Сестра (по отцу) - Дора Исааковна Шварцман, была замужем за инженером Денисом Николаевичем Поддергиным, инспектором Профессиональной строительной школы в Одессе и Нежинского ремесленного училища, в 1897-1900 годах директором Ивано-Вознесенского низшего механико-технического училища, в 1900-1915 годах директором Александровского механико-технического училища.
Сестра - Фаня Исааковна Шварцман (нем. Fanny Lowtzky, 1873-1965), философ и психоаналитик, была замужем за музыковедом, композитором и критиком Германом Леопольдовичем Ловцким (1871-1957, брат шахматиста Мойше Ловцкого).
Брат - Михаил Исаакович Шварцман (25 июля 1870 - 20 сентября 1937), с 1900 года управлял отцовским предприятием в Киеве.
Племянница - скульптор и график Сильвия Львовна Мандельберг (в замужестве Луцкая; 1894-1940), дочь сестры философа - пианистки Марии Исааковны Шварцман (1863-1948) и жена поэта Семёна Абрамовича Луцкого (1891-1977).

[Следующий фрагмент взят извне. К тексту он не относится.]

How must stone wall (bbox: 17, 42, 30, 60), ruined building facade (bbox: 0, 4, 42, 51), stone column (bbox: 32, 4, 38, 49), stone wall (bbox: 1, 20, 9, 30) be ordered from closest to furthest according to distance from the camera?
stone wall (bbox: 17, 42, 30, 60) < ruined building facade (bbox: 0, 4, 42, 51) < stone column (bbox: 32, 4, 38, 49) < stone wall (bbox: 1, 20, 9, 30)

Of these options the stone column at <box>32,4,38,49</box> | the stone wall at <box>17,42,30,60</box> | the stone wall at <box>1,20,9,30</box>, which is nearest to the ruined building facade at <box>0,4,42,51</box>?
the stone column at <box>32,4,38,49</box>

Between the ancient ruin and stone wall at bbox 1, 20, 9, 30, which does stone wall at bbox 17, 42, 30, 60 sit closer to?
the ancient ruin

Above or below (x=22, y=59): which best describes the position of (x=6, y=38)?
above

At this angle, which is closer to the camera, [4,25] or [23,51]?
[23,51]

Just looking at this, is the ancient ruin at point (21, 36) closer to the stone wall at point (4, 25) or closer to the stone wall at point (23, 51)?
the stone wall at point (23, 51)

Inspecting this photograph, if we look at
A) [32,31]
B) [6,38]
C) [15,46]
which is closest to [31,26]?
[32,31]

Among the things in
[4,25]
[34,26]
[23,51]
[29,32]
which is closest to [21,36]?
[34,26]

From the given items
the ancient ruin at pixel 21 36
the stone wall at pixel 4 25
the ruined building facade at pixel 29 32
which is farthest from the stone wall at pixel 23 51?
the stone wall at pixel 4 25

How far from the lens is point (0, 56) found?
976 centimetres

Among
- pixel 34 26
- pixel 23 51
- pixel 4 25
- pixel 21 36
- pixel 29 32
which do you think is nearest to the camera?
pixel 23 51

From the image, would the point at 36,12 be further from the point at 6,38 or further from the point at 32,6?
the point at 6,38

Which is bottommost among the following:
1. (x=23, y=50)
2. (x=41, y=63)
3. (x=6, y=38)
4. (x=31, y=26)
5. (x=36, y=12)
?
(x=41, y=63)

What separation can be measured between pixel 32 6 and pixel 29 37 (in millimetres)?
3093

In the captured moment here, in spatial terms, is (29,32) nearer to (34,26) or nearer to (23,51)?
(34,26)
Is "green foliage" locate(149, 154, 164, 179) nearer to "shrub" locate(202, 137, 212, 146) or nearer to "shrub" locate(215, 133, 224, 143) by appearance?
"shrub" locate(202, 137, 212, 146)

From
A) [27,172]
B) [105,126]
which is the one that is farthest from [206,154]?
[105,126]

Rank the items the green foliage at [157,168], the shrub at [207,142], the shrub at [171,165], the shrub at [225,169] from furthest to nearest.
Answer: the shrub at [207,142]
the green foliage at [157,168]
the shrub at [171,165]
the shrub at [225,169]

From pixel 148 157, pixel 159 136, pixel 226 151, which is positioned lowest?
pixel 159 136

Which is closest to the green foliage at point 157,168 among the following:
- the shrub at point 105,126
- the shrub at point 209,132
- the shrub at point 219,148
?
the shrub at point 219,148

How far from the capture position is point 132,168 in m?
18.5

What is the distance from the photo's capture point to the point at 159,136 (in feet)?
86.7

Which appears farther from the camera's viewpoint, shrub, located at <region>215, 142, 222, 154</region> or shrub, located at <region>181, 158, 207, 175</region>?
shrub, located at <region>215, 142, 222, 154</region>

Двоюродный брат (сын сестры отца, Софьи Моисеевны Шварцман, 1850-1910) - Николай Яковлевич Прицкер (1871-1956), основал в Чикаго адвокатскую контору Pritzker & Pritzker, а также династию Прицкер, среди членов которой его внук - основатель гостиничной сети Hyatt Hotels Corporation и архитектурной Прицкеровской премии Джей Прицкер (1922-1999). Жена Н. Я. Прицкера Анна - также приходилась Льву Шестову двоюродной сестрой (племянница его матери Анны Григорьевны Шварцман).
Внучатый племянник (внук его сводного брата, кардиолога Григория Исааковича Шварцмана) - художник и педагог Михаил Матвеевич Шварцман.
У Л. И. Шестова были также сестра Елизавета Исааковна Мандельберг (1873-1943) - замужем за учредителем (с 1897 года) «Товарищества Ис. Шварцман», врачом Владимиром Евсеевичем Мандельбергом (с 1908 года - председатель правления), и брат Александр Исаакович Шварцман (1882-1970, с 1909 года член правления паевого товарищества Ис. Шварцмана).